Captain Robert Percival of the 18th Royal Irish Regiment had written in 1805 that the native tea plant had been discovered in the forests of the island. “It grows spontaneously in the neighbourhood of Trincomalee and other northern parts of Ceylon. General Champagne informed me that the soldiers of the garrison frequently used it,” he wrote.
“They cut branches and twigs and hang them in the sun to dry. They then took off the leaves and put them into a vessel or kettle to boil to extract the juice, which have all the properties of that of the China tea leaf. Several friends have assured me that the tea was looked upon as far from being bad, considering the little preparation it underwent. The soldiers of the 80th regiment made use of it in this manner on being informed of its virtues and quality by the 72nd regiment, whom they relieved. Many preferred this form of tea to coffee.”
However, there had been disagreements and contradictions of these reports. Despite these it has been reported that a tea tree had been found in the Botanical Gardens at Kalutara before 1824.
Prior to coffee, tea and cinchona had been tried out as subsidiary crops cultivating them along with the country’s traditional spices which attracted the Moors to come over and start a profitable trade.
December 1839 has been accepted as the month when tea was brought to the country for the first time. Fifteen years earlier, pioneer planter George Bird had opened the first coffee plantation at Sinhapitiya near Gampola. In 1842, tea plants had been brought from Assam and planted at the Oliphant Estate at Nuwara Eliya. While various trials had been conducted at several estates it was not until 1875 that tea was established as a commercially viable crop. That was when James Taylor came on the scene.
Having signed a contract with the London agents for Loolecondera estate at Hewaheta 1851as assistant manager for three years for a salary of 100 pounds a year, young Taylor had come to Ceylon in October by ship. The estate was then planting coffee.
As coffee declined the estate proprietors, G.D.B. Harrison and W.M. Leake wanted Taylor to work on planting tea.

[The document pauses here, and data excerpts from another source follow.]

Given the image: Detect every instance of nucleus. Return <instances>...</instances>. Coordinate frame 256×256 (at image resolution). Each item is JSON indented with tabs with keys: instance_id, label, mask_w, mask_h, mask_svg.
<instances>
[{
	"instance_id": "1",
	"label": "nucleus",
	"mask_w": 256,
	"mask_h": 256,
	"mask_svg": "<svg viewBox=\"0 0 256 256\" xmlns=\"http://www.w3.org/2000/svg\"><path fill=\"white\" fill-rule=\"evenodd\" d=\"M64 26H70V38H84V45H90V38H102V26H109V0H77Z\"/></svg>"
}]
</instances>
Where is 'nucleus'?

Taylor collected tea seeds from the Peradeniya Botanical Gardens and planted them by the roadside.
Meanwhile, on a request made by Leake who was the secretary of the Planters’ Association, the government sent an experienced coffee planter, Arthur Moore to India to report on the tea districts at Assam. Encouraged by what was reported, a consignment of Assam hybrid tea seeds was got down in 1866. Taylor cleared a block of 20 acres in 1867 and planted tea. This became the first commercial plot of tea planted with the first imported seeds.

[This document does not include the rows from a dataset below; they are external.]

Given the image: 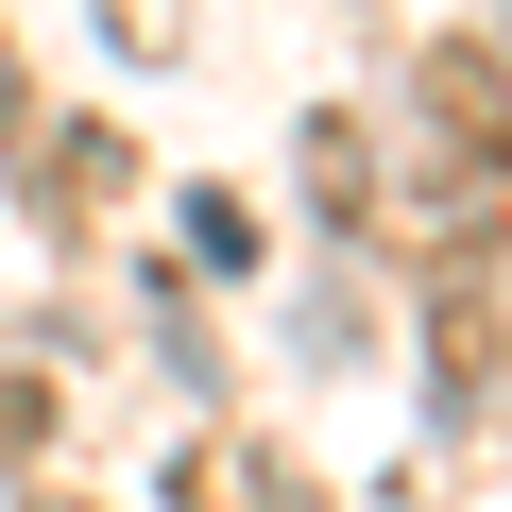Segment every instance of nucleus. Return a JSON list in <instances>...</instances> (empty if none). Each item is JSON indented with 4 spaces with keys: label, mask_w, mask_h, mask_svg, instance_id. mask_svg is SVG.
Listing matches in <instances>:
<instances>
[{
    "label": "nucleus",
    "mask_w": 512,
    "mask_h": 512,
    "mask_svg": "<svg viewBox=\"0 0 512 512\" xmlns=\"http://www.w3.org/2000/svg\"><path fill=\"white\" fill-rule=\"evenodd\" d=\"M410 120H427V154L512 171V69L495 52H410Z\"/></svg>",
    "instance_id": "f257e3e1"
},
{
    "label": "nucleus",
    "mask_w": 512,
    "mask_h": 512,
    "mask_svg": "<svg viewBox=\"0 0 512 512\" xmlns=\"http://www.w3.org/2000/svg\"><path fill=\"white\" fill-rule=\"evenodd\" d=\"M495 188H512V171H461V154H427V171H410V222H427L444 256H478V239H495Z\"/></svg>",
    "instance_id": "f03ea898"
},
{
    "label": "nucleus",
    "mask_w": 512,
    "mask_h": 512,
    "mask_svg": "<svg viewBox=\"0 0 512 512\" xmlns=\"http://www.w3.org/2000/svg\"><path fill=\"white\" fill-rule=\"evenodd\" d=\"M103 18H120L137 52H171V35H188V0H103Z\"/></svg>",
    "instance_id": "7ed1b4c3"
}]
</instances>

The first lot of manufactured tea from Loolecondera was marked in Kandy in 1871. It fetched 3 shillings 6 pence. Taylor was sent to India to study tea manufacture and soon he was able to produce tea equal to those produced in Assam.
“Loolecondera by 1888 had become a showpiece with its visual impact and Taylor was able to unfold all future tea planters the potential available on tea. Many are the complements paid to him. The most interesting factor regarding the ‘original tea plot’ planted in 1867 was that the first dose of fertiliser in the form of caster cake was only administered in 1885, but production figures indicated that the bushes were growing vigorously and the yields had been maintained at around 475 pounds of made tea per acre,” Maxell F writes.
Taylor never went back home and spent even his first holiday in Darjeeling. There too he was quite happy to study tea manufacture.
He spent his time in the estate where he first came to work and breathed his last there when he was 57 years old. His tombstone at Mahaiyawa cemetery in Kandy carries the inscription:
“In pious memory of James Taylor, Loolecondera estate Ceylon, the pioneer of the tea and cinchona enterprises, who died on May 2nd 1892, at the age of 57 years.”